→ **To be done**
- A) What does the overpopulation text give as the current number of humans?
- B) Reproduce the overpopulation text starting at "A specific streak" and ending at "dangers of overpopulation.", switching "nonviolent" to "peaceful".

→ **Selected excerpt**
-- Begin --

It is puzzling how the question is returning. It had disappeared from the media after it had been popular in the 1970s, at the time of the first “The Limits to Growth” study. At that time, there were less than 4 billion people and that was viewed as a huge problem. Then, somehow, it became unfashionable to mention overpopulation, just as it became unfashionable to consider “The Limits to Growth” as anything more than a completely wrong study written by people not smarter than Chicken Little (it wasn’t the case).

Now, with twice as many people – 7.6 billion humans – we see a return of the idea that – really – there may be a little problem of overpopulation. Humans are so many that they are appropriating a larger and larger fraction of the ecosystem. That means less and less space for other species which are, indeed, fast disappearing. When you read that, in a not too remote future, the only large animal left on the Earth will be the cow, well, that makes you think.

A specific streak of the discussion is that overpopulation is not just a problem, it is “the” problem. If we could reduce the number of humans, it is said, then all the other problems, pollution, global warming, resource depletion, would all become automatically much more manageable – if not completely solved. This opinion is often accompanied by statements that the reduction must be accomplished by fair and nonviolent means: voluntary birth control only. That doesn’t prevent some people from accusing the “Greens” or the “global elites” of planning the extermination of most of humankind. Others see an evil plot in the growing population, accusing the powers that be – governments, religious organizations, the Illuminati, the gnomes of Zurich, or whatever – to be engaged in a global conspiracy aimed at hiding the dangers of overpopulation.

-- End --

→ **Excerpted data**
-- Begin --

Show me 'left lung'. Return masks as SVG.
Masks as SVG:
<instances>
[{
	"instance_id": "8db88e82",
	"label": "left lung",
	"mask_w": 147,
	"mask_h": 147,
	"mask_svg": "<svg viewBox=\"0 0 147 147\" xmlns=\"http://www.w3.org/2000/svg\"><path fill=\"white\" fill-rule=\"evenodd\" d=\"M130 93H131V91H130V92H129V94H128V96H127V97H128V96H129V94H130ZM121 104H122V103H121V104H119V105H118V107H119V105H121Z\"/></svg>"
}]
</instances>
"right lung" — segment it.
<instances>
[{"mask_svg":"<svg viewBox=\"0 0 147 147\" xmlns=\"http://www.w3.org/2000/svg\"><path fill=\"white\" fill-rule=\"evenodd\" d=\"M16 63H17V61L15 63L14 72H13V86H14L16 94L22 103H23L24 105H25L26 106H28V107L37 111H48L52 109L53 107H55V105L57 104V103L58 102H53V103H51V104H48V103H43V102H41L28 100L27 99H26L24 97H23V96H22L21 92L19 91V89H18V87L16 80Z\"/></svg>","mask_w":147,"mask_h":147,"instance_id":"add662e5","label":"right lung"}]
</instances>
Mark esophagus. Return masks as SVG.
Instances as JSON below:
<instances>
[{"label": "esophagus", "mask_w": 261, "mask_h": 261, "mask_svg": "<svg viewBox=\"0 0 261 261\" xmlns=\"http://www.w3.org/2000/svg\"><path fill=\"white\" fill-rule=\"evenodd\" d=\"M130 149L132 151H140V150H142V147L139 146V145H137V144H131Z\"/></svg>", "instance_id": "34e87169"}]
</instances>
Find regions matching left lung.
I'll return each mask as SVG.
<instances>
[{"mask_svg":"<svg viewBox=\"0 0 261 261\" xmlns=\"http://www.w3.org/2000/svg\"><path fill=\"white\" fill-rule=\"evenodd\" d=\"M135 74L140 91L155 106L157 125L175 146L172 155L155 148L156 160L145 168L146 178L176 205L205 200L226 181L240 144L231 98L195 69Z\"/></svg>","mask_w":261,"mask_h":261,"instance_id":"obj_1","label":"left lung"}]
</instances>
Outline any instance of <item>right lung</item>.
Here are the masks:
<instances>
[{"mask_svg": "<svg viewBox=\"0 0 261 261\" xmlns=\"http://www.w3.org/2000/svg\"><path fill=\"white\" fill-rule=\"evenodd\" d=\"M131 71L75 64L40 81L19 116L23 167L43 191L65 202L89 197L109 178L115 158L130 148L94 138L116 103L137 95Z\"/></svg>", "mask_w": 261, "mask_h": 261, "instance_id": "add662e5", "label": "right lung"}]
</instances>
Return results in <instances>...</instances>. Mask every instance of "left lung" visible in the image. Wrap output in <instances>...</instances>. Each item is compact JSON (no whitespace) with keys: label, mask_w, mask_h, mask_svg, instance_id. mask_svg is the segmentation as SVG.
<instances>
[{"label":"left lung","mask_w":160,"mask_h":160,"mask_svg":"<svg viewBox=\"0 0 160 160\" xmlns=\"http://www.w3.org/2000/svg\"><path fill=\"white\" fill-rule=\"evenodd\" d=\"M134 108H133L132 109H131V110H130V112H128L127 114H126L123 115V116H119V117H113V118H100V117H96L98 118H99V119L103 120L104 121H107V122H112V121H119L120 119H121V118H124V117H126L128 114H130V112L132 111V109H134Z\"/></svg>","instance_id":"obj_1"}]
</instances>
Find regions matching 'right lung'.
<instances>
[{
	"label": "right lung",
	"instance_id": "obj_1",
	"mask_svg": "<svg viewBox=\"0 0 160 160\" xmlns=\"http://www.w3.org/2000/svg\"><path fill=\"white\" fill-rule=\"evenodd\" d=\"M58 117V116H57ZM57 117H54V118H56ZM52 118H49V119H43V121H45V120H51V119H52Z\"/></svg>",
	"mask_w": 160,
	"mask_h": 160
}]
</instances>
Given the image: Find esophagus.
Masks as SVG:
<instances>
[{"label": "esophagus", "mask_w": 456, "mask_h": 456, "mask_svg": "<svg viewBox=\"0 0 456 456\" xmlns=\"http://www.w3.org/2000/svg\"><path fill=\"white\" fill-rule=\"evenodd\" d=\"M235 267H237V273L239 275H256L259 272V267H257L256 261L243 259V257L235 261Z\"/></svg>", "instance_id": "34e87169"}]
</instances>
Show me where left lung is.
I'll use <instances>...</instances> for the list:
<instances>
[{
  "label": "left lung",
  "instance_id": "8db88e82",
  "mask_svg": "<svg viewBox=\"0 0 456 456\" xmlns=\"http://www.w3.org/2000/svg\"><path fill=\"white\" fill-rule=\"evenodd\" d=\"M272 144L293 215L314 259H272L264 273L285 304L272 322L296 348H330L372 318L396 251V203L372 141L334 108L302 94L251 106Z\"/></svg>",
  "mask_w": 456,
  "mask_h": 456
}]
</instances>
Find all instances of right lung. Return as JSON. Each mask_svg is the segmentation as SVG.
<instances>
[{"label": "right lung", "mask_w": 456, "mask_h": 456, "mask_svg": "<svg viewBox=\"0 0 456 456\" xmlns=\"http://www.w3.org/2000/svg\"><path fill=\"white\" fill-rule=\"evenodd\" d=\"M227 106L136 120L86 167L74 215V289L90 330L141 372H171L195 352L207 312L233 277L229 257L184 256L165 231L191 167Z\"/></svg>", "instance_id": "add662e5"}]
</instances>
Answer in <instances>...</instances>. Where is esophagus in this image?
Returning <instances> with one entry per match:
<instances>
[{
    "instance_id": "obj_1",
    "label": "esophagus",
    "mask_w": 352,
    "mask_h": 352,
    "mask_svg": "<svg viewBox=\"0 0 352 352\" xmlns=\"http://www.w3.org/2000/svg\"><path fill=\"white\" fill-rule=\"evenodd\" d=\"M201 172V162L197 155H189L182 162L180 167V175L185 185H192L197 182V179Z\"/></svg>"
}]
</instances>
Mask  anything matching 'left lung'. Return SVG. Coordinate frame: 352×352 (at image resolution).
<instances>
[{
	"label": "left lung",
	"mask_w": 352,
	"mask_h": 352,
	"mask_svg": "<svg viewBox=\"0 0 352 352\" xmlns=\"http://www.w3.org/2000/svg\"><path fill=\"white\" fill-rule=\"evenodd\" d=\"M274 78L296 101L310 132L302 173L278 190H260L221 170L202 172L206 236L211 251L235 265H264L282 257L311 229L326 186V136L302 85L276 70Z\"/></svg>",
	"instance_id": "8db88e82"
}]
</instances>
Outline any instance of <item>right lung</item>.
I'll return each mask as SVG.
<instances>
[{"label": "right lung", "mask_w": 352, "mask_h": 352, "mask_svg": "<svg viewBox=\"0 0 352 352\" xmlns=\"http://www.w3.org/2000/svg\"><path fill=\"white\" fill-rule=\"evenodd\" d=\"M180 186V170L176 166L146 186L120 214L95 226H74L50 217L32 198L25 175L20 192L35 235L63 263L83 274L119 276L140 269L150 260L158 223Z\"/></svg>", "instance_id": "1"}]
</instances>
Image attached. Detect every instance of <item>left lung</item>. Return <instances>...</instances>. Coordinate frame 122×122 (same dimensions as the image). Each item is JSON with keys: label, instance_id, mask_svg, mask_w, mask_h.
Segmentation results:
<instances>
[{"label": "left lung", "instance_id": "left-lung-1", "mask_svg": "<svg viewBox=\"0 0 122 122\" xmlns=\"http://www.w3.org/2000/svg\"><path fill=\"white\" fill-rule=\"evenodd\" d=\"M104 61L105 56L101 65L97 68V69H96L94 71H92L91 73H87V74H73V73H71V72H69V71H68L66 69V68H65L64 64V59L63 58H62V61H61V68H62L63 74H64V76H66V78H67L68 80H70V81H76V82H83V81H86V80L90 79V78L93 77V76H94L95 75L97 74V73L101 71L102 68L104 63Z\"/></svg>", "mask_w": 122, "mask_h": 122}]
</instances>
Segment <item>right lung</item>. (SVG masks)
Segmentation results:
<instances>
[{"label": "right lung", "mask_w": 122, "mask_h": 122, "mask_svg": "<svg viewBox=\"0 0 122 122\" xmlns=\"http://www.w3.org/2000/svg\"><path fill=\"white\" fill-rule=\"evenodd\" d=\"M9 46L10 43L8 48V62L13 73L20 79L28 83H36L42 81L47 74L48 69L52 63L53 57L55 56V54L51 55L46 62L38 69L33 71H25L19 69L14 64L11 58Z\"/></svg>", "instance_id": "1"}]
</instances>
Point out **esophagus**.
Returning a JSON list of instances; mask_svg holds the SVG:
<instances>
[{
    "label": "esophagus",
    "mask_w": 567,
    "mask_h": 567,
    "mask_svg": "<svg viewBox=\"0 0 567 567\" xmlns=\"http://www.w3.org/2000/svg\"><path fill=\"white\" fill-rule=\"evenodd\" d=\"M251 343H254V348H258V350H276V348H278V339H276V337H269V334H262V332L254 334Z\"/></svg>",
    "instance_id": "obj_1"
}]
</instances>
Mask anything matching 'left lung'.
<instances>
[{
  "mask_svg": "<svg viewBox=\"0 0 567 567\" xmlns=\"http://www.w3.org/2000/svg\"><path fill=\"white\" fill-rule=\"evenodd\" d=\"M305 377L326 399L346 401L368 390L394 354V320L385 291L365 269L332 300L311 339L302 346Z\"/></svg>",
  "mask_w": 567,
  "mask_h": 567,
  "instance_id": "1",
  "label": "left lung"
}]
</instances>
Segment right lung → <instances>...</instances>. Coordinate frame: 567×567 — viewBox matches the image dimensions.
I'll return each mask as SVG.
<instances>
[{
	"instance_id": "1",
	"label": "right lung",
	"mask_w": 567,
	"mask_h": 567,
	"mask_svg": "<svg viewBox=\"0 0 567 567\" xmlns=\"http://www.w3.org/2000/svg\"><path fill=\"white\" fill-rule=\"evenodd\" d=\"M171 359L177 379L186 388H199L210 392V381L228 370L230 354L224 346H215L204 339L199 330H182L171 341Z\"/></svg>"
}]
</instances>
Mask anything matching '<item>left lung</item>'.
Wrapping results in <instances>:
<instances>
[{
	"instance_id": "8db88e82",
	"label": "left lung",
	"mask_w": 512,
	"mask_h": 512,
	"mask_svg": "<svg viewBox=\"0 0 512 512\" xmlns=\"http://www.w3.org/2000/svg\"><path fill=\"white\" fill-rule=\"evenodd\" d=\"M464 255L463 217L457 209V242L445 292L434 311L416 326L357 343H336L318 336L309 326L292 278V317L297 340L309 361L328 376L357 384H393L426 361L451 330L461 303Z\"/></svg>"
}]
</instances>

-- End --

→ **Solutions to each task**
- A) 7.6 billion

- B)
A specific streak of the discussion is that overpopulation is not just a problem, it is “the” problem. If we could reduce the number of humans, it is said, then all the other problems, pollution, global warming, resource depletion, would all become automatically much more manageable – if not completely solved. This opinion is often accompanied by statements that the reduction must be accomplished by fair and peaceful means: voluntary birth control only. That doesn’t prevent some people from accusing the “Greens” or the “global elites” of planning the extermination of most of humankind. Others see an evil plot in the growing population, accusing the powers that be – governments, religious organizations, the Illuminati, the gnomes of Zurich, or whatever – to be engaged in a global conspiracy aimed at hiding the dangers of overpopulation.